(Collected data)
____
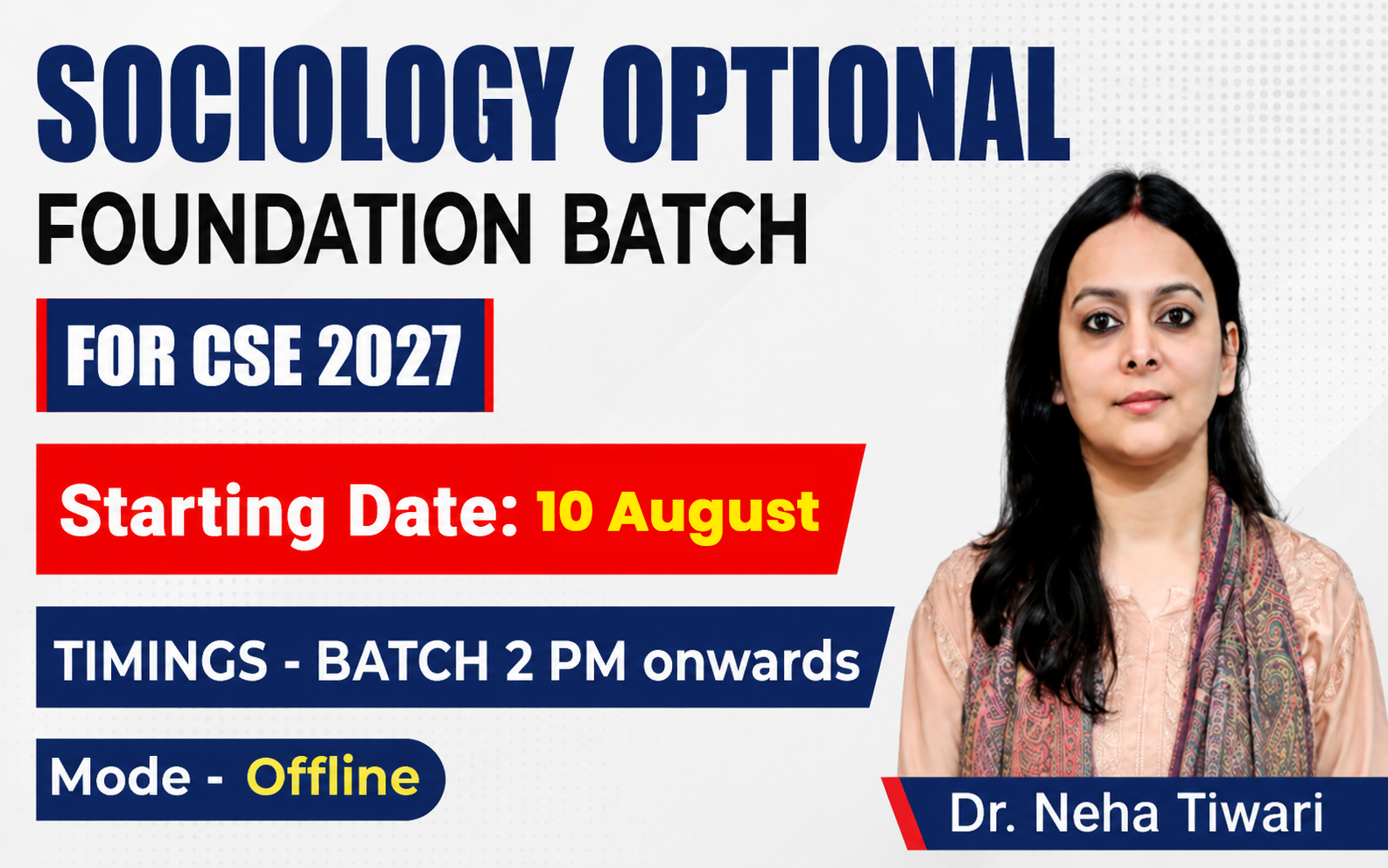 SOCIOLOGY OPTIONAL
FOUNDATION BATCH

FOR CSE 2027

Starting Date: 10 August

TIMINGS - BATCH 2 PM onwards

Mode - Offline

Dr. Neha Tiwari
____
About this task: Repeat every record precisely. Any picture among them stays out of the copy.

Written solution:
 SOCIOLOGY OPTIONAL
FOUNDATION BATCH

FOR CSE 2027

Starting Date: 10 August

TIMINGS - BATCH 2 PM onwards

Mode - Offline

Dr. Neha Tiwari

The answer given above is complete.